Tracing the File System #

Our original eBPF script traced only calls to the ext4_file_write_iter function. While this was sufficient to roughly determine that slow writes to the file system were causing the latency spikes, it was not enough to pinpoint which parameters of the file system needed tuning. To address this, we captured both on-CPU and off-CPU profiles of ext4_file_write_iter, using profile and offcputime, respectively. Our goal was to identify the activated paths in the kernel and then measure the latency of functions associated with them.

 
on-CPU profile of ext4_file_write_iter
on-CPU profile of ext4_file_write_iter
 
off-CPU profile of ext4_file_write_iter
off-CPU profile of ext4_file_write_iter

We noticed that the function ext4_dirty_inode [1] was present in both flamegraphs. In the Linux kernel, the ext4_dirty_inode function is responsible for marking an inode (file or directory data structure) as being in a dirty state. A dirty inode indicates that the corresponding file’s data or metadata has been modified and needs to be synchronized with the underlying storage device, typically a disk, to ensure data consistency.

What caught our attention in the off-CPU profile was the jbd2__journal_start [2] function which is part of a journaling mechanism employed in ext4 that ensures data integrity and reliability. Journaling in ext4 involves maintaining a detailed log that records the changes before they are committed to the file system. This log, often referred to as the journal, serves as a safety net in the event of an unexpected system crash or power failure. When a file system operation occurs, such as creating, modifying, or deleting a file, ext4 first records this change in the journal. Subsequently, the actual file system structures are updated. The process of updating the file system is known as committing the journal. During a commit, the changes recorded in the journal are applied to the file system structures in a controlled and atomic manner. In the event of an interruption, the file system can recover quickly by replaying the journal, ensuring that it reflects the consistent state of the file system.

> [Stated goal 1]:
Return every line of the records that contains the string "palm", treating case as significant.

> [Entries on spatial positioning]:
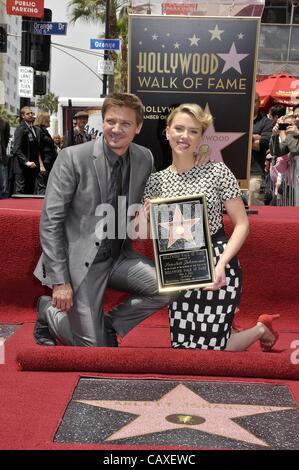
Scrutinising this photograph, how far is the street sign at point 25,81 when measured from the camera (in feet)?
43.7

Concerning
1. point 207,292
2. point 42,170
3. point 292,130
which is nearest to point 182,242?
point 207,292

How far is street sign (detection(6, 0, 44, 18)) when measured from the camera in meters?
13.0

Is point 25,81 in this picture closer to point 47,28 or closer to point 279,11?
point 47,28

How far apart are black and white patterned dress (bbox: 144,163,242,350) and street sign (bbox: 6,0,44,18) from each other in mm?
10456

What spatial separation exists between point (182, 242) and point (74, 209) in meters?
0.61

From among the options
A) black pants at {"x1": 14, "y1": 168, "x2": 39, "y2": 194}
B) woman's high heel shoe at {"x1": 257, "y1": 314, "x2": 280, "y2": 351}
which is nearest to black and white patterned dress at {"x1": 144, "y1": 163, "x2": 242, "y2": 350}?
woman's high heel shoe at {"x1": 257, "y1": 314, "x2": 280, "y2": 351}

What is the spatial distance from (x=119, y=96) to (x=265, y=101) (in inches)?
475

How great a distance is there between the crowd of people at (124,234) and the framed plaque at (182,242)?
0.27 ft

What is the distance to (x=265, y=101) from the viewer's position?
49.5 feet

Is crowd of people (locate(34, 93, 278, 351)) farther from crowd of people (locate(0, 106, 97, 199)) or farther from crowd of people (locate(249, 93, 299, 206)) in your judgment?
crowd of people (locate(0, 106, 97, 199))

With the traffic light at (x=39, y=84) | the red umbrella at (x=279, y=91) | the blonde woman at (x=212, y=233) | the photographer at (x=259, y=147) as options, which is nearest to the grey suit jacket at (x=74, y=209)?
the blonde woman at (x=212, y=233)

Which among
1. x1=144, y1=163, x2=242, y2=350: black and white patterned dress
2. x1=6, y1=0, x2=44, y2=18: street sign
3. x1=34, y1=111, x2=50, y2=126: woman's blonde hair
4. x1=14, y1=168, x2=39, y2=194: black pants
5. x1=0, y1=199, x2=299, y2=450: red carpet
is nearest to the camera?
x1=0, y1=199, x2=299, y2=450: red carpet

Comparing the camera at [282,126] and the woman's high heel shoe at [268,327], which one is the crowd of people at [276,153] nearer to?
the camera at [282,126]

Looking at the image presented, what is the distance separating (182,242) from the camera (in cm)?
356
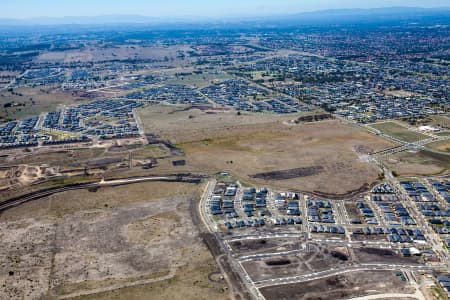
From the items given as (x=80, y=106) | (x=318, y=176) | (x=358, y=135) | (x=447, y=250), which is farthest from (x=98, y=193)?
(x=80, y=106)

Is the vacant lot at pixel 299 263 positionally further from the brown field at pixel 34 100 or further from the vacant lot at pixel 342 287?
the brown field at pixel 34 100

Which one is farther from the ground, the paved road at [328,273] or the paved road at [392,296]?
the paved road at [328,273]

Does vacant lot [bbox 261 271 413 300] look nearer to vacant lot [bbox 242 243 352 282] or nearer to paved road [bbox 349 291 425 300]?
paved road [bbox 349 291 425 300]

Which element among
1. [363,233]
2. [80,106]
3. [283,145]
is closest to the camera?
[363,233]

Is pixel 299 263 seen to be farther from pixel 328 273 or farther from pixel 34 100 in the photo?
pixel 34 100

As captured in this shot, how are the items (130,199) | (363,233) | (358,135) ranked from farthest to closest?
(358,135) < (130,199) < (363,233)

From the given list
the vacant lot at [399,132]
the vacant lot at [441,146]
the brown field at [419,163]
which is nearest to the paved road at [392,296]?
the brown field at [419,163]

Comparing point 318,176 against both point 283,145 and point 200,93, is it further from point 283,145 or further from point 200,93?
point 200,93
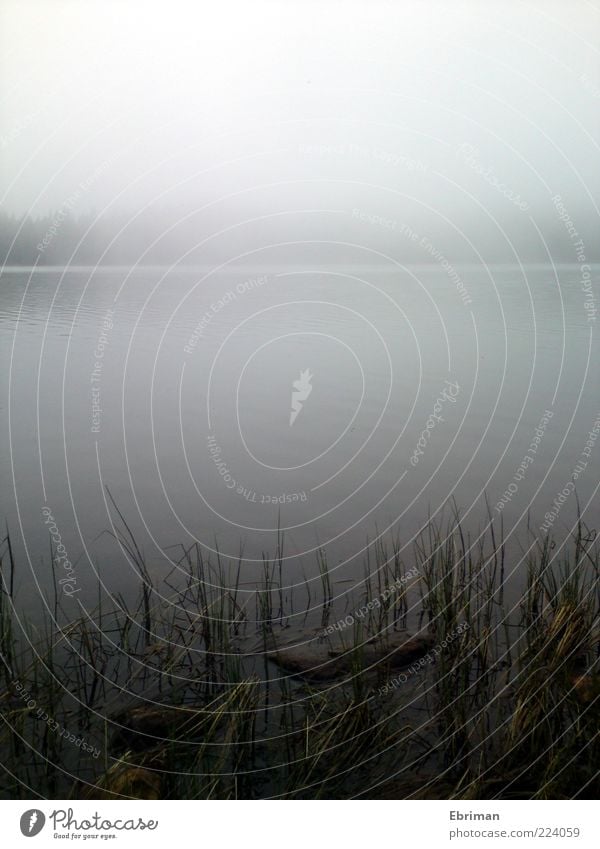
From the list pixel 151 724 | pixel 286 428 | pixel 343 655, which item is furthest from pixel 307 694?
pixel 286 428

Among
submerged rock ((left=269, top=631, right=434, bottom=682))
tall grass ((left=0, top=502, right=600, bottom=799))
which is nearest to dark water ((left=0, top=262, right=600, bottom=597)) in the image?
tall grass ((left=0, top=502, right=600, bottom=799))

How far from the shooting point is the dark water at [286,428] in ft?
16.2

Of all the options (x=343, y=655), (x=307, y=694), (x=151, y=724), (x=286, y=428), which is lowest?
(x=151, y=724)

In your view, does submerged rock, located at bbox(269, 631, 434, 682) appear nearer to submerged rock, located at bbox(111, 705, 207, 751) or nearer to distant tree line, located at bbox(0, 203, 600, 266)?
submerged rock, located at bbox(111, 705, 207, 751)

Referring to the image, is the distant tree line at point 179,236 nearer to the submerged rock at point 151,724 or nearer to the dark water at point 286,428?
the dark water at point 286,428

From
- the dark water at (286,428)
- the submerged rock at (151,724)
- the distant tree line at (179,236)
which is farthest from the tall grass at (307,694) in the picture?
the distant tree line at (179,236)

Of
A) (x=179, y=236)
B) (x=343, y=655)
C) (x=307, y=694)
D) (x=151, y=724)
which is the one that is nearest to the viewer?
(x=151, y=724)

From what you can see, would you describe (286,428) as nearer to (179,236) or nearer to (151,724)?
(179,236)

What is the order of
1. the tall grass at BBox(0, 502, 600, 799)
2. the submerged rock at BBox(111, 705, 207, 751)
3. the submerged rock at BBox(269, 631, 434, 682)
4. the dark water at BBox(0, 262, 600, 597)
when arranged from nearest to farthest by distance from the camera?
the tall grass at BBox(0, 502, 600, 799) → the submerged rock at BBox(111, 705, 207, 751) → the submerged rock at BBox(269, 631, 434, 682) → the dark water at BBox(0, 262, 600, 597)

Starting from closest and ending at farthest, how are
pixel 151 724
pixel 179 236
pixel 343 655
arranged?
pixel 151 724
pixel 343 655
pixel 179 236

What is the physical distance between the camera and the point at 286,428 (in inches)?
258

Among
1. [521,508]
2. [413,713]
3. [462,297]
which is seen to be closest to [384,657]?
[413,713]

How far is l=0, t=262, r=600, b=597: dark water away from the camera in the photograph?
4.95 metres
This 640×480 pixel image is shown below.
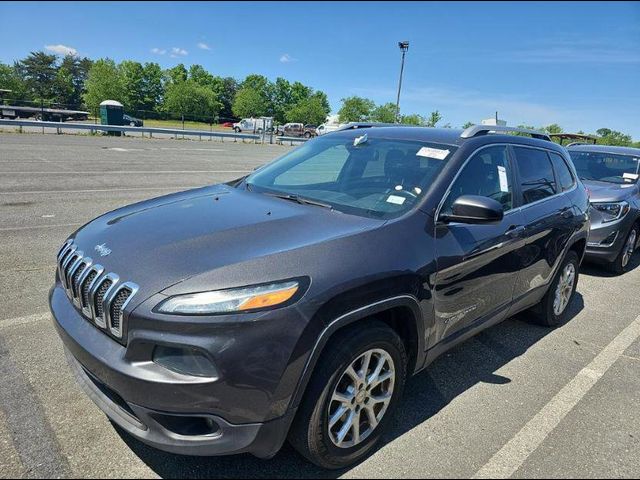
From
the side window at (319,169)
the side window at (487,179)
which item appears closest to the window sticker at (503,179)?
the side window at (487,179)

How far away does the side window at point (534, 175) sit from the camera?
3814 mm

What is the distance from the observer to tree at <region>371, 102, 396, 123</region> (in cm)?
5039

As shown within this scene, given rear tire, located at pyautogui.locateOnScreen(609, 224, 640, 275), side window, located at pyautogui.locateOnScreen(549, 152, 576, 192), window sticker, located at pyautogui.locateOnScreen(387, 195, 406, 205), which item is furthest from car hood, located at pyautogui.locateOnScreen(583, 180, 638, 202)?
window sticker, located at pyautogui.locateOnScreen(387, 195, 406, 205)

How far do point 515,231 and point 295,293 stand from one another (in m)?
2.10

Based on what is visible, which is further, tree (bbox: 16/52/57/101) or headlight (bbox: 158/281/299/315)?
tree (bbox: 16/52/57/101)

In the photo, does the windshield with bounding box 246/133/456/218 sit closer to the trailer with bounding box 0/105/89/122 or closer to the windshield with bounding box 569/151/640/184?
the windshield with bounding box 569/151/640/184

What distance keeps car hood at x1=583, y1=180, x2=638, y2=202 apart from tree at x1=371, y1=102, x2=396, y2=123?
4380cm

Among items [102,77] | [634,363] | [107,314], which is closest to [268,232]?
[107,314]

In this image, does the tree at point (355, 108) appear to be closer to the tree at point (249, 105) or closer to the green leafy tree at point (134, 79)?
the tree at point (249, 105)

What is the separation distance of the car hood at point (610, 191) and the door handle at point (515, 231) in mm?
3846

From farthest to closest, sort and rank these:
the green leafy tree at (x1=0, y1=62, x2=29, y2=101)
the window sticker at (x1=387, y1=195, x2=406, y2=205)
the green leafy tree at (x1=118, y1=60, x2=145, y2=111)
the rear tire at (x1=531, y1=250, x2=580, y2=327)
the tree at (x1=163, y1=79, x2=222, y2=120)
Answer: the green leafy tree at (x1=118, y1=60, x2=145, y2=111)
the tree at (x1=163, y1=79, x2=222, y2=120)
the green leafy tree at (x1=0, y1=62, x2=29, y2=101)
the rear tire at (x1=531, y1=250, x2=580, y2=327)
the window sticker at (x1=387, y1=195, x2=406, y2=205)

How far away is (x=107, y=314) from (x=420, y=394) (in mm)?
2082

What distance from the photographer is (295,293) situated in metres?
2.06

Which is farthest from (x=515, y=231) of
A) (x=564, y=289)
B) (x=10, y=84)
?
(x=10, y=84)
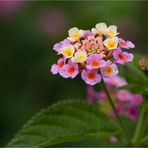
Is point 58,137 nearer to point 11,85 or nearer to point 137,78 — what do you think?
point 137,78

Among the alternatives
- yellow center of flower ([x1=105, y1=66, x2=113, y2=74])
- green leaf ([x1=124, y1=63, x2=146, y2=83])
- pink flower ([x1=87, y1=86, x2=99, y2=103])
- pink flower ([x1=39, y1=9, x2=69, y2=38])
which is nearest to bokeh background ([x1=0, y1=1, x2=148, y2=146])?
pink flower ([x1=39, y1=9, x2=69, y2=38])

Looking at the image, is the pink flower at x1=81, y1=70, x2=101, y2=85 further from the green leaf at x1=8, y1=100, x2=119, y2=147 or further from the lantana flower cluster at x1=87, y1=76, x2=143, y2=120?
the lantana flower cluster at x1=87, y1=76, x2=143, y2=120

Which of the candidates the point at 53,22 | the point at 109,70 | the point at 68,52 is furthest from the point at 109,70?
the point at 53,22

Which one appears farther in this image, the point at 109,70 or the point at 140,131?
the point at 140,131

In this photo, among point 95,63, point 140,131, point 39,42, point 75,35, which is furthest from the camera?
point 39,42

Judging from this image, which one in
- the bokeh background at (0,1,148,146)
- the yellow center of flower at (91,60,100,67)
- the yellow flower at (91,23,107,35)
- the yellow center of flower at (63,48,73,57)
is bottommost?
the yellow center of flower at (91,60,100,67)

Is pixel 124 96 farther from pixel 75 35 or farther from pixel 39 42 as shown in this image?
pixel 39 42

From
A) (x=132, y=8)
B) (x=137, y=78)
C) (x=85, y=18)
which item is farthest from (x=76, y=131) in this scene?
(x=132, y=8)
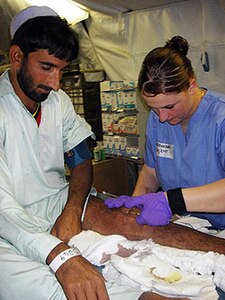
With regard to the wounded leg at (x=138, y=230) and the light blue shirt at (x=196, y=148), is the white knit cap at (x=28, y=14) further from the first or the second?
the wounded leg at (x=138, y=230)

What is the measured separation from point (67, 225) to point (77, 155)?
0.38 meters

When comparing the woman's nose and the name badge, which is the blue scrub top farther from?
the woman's nose

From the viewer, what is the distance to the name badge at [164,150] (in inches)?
65.8

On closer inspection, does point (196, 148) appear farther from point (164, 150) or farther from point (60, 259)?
point (60, 259)

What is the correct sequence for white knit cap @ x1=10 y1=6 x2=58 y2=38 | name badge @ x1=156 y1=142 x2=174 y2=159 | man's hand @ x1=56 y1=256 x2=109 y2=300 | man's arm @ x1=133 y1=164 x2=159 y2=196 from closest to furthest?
man's hand @ x1=56 y1=256 x2=109 y2=300, white knit cap @ x1=10 y1=6 x2=58 y2=38, name badge @ x1=156 y1=142 x2=174 y2=159, man's arm @ x1=133 y1=164 x2=159 y2=196

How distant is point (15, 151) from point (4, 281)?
0.47 metres

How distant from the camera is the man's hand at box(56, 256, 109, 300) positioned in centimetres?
103

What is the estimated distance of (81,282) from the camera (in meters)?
1.04

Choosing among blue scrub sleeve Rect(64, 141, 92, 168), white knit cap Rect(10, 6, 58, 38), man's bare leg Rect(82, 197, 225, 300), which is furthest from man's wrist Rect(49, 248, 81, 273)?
white knit cap Rect(10, 6, 58, 38)

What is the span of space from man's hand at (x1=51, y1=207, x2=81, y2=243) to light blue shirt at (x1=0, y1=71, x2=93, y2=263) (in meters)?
0.06

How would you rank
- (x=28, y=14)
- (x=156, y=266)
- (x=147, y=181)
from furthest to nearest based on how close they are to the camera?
(x=147, y=181), (x=28, y=14), (x=156, y=266)

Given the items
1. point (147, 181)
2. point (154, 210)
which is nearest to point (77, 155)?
point (147, 181)

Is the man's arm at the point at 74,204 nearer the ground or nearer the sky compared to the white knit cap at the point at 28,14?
nearer the ground

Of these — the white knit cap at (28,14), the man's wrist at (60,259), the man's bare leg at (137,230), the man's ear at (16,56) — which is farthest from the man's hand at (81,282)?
the white knit cap at (28,14)
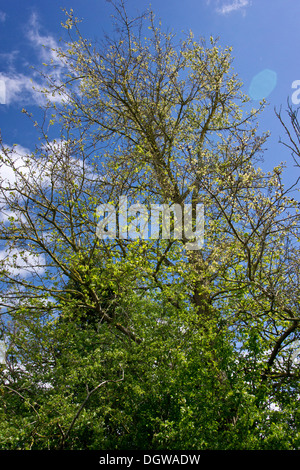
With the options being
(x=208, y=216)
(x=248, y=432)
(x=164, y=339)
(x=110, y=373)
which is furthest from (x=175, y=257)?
(x=248, y=432)

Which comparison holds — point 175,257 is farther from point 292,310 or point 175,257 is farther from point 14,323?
point 14,323

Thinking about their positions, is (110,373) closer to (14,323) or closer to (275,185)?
(14,323)

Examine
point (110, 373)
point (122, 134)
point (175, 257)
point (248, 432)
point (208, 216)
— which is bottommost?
point (248, 432)

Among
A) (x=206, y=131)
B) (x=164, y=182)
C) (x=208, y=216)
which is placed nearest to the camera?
(x=164, y=182)

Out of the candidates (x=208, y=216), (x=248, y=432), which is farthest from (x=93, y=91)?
(x=248, y=432)

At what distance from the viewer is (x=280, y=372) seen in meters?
6.68

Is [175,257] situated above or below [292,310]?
above

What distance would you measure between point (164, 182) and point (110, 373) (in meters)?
5.52

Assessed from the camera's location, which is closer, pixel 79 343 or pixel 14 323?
pixel 79 343

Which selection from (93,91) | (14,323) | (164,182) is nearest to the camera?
(14,323)

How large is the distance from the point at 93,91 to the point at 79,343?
8711mm
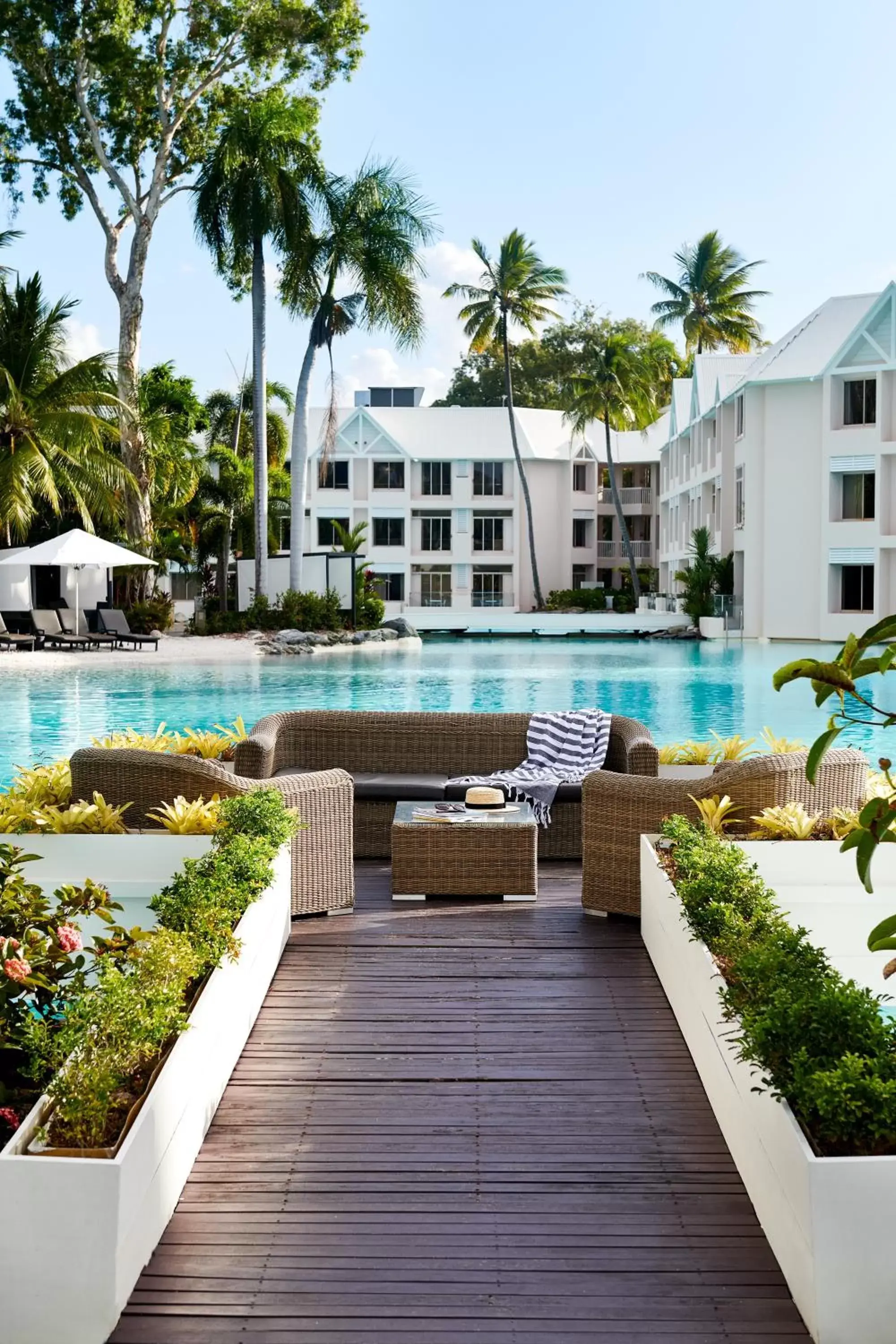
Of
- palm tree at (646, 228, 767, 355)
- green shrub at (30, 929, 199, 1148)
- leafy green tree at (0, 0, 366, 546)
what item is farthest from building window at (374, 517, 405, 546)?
green shrub at (30, 929, 199, 1148)

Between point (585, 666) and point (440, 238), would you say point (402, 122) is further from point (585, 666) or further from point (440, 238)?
point (585, 666)

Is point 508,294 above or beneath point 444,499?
above

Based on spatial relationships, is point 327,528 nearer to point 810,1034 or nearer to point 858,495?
point 858,495

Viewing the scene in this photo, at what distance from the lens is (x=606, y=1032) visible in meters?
4.82

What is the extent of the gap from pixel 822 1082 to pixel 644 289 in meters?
51.4

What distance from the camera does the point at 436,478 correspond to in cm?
5166

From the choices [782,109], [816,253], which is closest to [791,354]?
[782,109]

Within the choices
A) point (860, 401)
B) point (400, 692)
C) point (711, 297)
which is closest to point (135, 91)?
point (400, 692)

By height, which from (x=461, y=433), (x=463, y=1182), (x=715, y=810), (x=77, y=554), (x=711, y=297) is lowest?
(x=463, y=1182)

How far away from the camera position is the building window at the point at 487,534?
51.7 m

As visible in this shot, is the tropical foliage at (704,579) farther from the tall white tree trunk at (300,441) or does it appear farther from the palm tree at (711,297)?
the palm tree at (711,297)

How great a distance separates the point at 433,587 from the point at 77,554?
80.5 feet

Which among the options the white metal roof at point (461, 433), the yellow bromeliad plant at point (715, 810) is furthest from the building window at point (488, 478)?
the yellow bromeliad plant at point (715, 810)

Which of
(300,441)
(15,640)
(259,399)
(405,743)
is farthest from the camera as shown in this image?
(300,441)
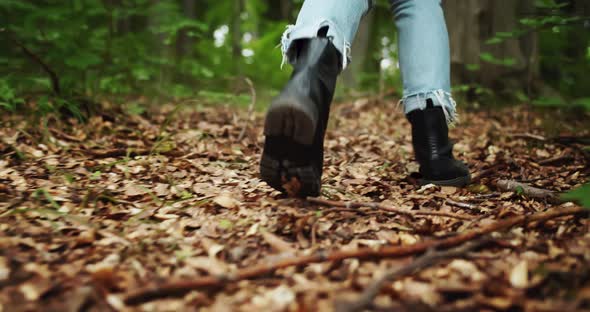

> [Stated goal 2]:
List each kernel function named in the text on tracing the file system, one per line.

> [Expected answer 1]:
- palm tree at (646, 228, 767, 355)
As visible in this shot, is the tropical foliage at (704,579) farther from the tall white tree trunk at (300,441) or does it appear farther from the palm tree at (711,297)?
the palm tree at (711,297)

> [Expected answer 2]:
ext4_file_write_iter
ext4_dirty_inode
jbd2__journal_start